Nie można powiedzieć, by Łukasz Szumowski czy Jacek Czaputowicz kurczowo trzymali się stołków. Odeszli z rządu sami, a pozycja premiera Mateusza Morawieckiego i pisowskich liberałów została wyraźnie osłabiona. Niekłamany żal w głosie szefa rządu, kiedy dziękował im w wieczornym oświadczeniu, dobitnie świadczy o tym, że premier ma tego świadomość.
Zbigniew Ziobro przebojowo zmierza po swoje. Wycina ludzi Morawieckiego, gdzie może, wspiera finansowo gminy walczące z LGBT, blokuje wybór rzecznika praw obywatelskich. Bo tylko destabilizacja sytuacji w okresie wyborczej trzyletniej ciszy może mu przynieść polityczny urobek. Minister sprawiedliwości wie, że od tego, ile zdoła uzyskać teraz, kiedy nie ma kampanii wyborczej, może zależeć jego pozycja w polityce przez lata.
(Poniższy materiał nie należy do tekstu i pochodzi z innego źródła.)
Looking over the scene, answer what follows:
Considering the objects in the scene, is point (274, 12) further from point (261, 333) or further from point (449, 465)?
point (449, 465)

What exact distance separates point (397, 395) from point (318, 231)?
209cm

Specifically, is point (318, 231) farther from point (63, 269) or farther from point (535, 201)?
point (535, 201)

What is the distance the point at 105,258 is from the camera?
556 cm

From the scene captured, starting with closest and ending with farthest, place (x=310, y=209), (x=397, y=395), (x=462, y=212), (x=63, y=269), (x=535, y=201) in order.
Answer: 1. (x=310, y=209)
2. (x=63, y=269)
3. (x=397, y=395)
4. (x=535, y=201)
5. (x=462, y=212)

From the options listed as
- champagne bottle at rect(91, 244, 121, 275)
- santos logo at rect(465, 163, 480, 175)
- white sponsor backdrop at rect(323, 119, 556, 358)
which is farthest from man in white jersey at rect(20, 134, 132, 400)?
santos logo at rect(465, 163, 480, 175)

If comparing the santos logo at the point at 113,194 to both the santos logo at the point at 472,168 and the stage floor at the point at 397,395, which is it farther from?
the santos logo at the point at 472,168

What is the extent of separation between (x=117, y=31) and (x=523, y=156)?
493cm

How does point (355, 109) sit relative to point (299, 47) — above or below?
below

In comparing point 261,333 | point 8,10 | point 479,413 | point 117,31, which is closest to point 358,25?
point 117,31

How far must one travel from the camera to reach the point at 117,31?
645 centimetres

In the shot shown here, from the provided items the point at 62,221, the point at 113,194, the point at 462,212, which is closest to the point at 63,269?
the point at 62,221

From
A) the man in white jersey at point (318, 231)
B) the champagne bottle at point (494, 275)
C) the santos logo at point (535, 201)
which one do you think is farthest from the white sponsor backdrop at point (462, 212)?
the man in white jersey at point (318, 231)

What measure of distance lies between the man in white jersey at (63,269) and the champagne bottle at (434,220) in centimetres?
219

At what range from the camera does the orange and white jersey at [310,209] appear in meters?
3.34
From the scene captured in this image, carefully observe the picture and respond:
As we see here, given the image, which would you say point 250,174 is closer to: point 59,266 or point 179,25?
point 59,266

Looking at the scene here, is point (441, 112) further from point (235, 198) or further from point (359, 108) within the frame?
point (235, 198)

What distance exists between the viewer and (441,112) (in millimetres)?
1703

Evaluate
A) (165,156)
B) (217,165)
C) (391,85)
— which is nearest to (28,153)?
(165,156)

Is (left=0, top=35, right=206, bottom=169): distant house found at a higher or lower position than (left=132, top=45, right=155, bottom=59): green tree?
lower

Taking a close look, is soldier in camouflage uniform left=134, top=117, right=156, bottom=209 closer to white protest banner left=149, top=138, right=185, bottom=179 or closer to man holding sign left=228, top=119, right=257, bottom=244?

Teraz nikt nie może go oskarżyć o szkodzenie całemu obozowi.
Zupełnie za to jest niewidoczny, szczególnie na tle ofensywy szefa Solidarnej Polski, lider Porozumienia Jarosław Gowin. Może ma urlop albo jest zajęty. Najpewniej jednak wie, że po akcji torpedowania majowych wyborów nie tylko nie ma co liczyć na lepszą pozycję w rządzie, ale musi się przyczaić, by jego pozycja się nie pogorszyła.
Ośrodek władzy na Nowogrodzkiej robi wszystko, by rozchwianie politycznej łódki nie zaszkodziło PiS – najsilniejszej partii w Zjednoczonej Prawicy. Stąd poszukiwania takich nazwisk na stanowiska nowych ministrów, by gwarantowały pozostanie w prawicowym mainstreamie. Marszałek Terlecki zapewniał w mediach, że skoro rząd ma być zmniejszony, to żaden z koalicjantów nie może liczyć nie tylko na dodatkową tekę, ale muszą się pogodzić ze stratami. A to oznacza zmniejszenie ich politycznej siły. Dlatego Adam Niedzielski, dotychczasowy szef NFZ, jest kandydatem dla szefa rządu optymalnym, bo uważanym za „człowieka Morawieckiego". Pozycje „środkowego napastnika" zajmuje też prof. Zbigniew Rau, dotychczasowy szef Komisji Spraw Zagranicznych.
Wszystko to zresztą byłoby niczym więcej niż mieszaniem herbaty bez dosypywania cukru, czyli zwykłą polityczną walką o władzę i wpływy, gdyby nie to, że dociśnięcie PiS i rządu do prawej ściany może zaowocować jeszcze większymi kłopotami w relacjach Polski z UE, gorszą pozycjĘ naszego kraju we Wspólnocie i mniejszymi pieniędzmi. A w polityce wewnętrznej dalej możemy mieć do czynienia z sączącym się jadem homofobii, propagandą TVP Kurskiego i całą ideologiczną krucjatą prowadzoną przez obóz ziobrystów. A im silniejsza będzie ta grupa, tym więcej posłów ze środka PiS zerkać będzie na nią z aprobatą i powtarzać jej argumenty. I dlatego walka w obozie władzy ma większe znaczenie niż tylko podział stanowisk. Przed nami prawdopodobnie trzy lata rządów Zjednoczonej Prawicy.